Please use this thread to discuss basic double zero (doblete) strikes, drills, and techniques.

Hopefully, we also use this thread to discuss the proper definition of hirada and arko too.

Basic double zeros:
- Horizontal
- Vertical
- Diagonal

Best regards,

Palusut


----------



## kruzada (Feb 26, 2007)

I could be wrong, but "Double Zero" strikes are also known as Doblada which utilize large whipping arced slashes that are charactarized by the rotation of the forearm, to execute circular strikes. 

Doblete is a totally different technique where the rotation is mainly in the wrist, creating much smaller, faster arcs than Doblada.

-Rich Acosta


----------



## Guro Harold (Feb 26, 2007)

kruzada said:


> I could be wrong, but "Double Zero" strikes are also known as Doblada which utilize large whipping arced slashes that are charactarized by the rotation of the forearm, to execute circular strikes.
> 
> Doblete is a totally different technique where the rotation is mainly in the wrist, creating much smaller, faster arcs than Doblada.
> 
> -Rich Acosta


Hi Rich,

Thanks for the clarification.

When we did the double zero strikes combination strikes at a MARPPIO camp a few years ago, I thought that I was hearing the term doblete.

If I was wrong, I stand corrected.

-Palusut


----------



## Guro Harold (Feb 26, 2007)

Hi Rich,

I am sharing personal observations that only relate to my experiences.

I don't think that I had ever heard or used the term, "Doblada" in terms of Modern Arnis.

That doesn't mean that it wasn't ever used in Modern Arnis but I don't recall hearing it (This is really not saying too much since this based on only eight years of Modern Arnis experience). 

As I mentioned in the last post, I learned of the term, "Doblete", which I associated with "Double-Zero" strikes, while attending a MARPPIO seminar about four years ago.

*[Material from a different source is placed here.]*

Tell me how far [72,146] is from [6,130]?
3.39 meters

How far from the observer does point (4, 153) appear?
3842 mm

I believe that discovering, confirming, refining, and clarifying information  can only help MT to continually grow as one of the top online resources for Filipino Martial Arts, especially, GM Remy A Presas' beloved art, Modern Arnis!

Best regards,

Palusut


----------



## Tswolfman (Feb 28, 2007)

whats the Difference between "Abinico" and "Doblete", if Doblete isnt a Double Zero. Is it just a Double Zero Abinico?


----------



## Guro Harold (Feb 28, 2007)

Tswolfman said:


> whats the Difference between "Abinico" and "Doblete", if Doblete isnt a Double Zero. Is it just a Double Zero Abinico?


Hi Tswolfman,

Good question!

Here is my observation:

Typically an abanico has a typical range of about 180 degrees from start, but depending on the start angle or target, it can be far less than that, or potentially up to about 270 degrees, depending of the flexibility of the wrist.

Double Zeros are 360 degrees from start angle.

Best regards,

Palusut


----------



## Brian R. VanCise (Feb 28, 2007)

I use double zero strikes to change the beat or rhythm.  That is how I use it most often.


----------



## Mark Lynn (Mar 10, 2007)

Palusut said:


> Hi Tswolfman,
> 
> Good question!
> 
> ...


 
Harold
The abaniko is a strike that hits and bounces back and returns from the opposite direction to strike again.  It's practiced by snapping the stick one way and than reversing the direction using the wrist and elbow to get the maximum rotation. "Abaniko Corto"

Unless you are talking about the long range abaniko drills like "Planting Rice" where you are making a much bigger arc and seem to be using more of the rotation of the forearm and the wrist. 

But the main thing I believe is the reversing of the direction to hit on one side and then the other.

But the Doblete/Doblada (and I think Arko as well) strikes are circular strikes that hit through the target and continue on their path striking the target again.  The Doblete I think are small circular strikes using mainly the wrist, whereas the Doblada is a much larger strike involving more of the shoulder.

The Doblete is I think the strike used in the Double Zero Abaniko combination.

GM Ernesto has an Abaniko Doblada combination where the person blocks an incoming strike and steps in and abanikos 2X to the head and then steps back and dobladas 2X, but the dobladas are a large circular strike on the opposite side of your body (the alive hand side).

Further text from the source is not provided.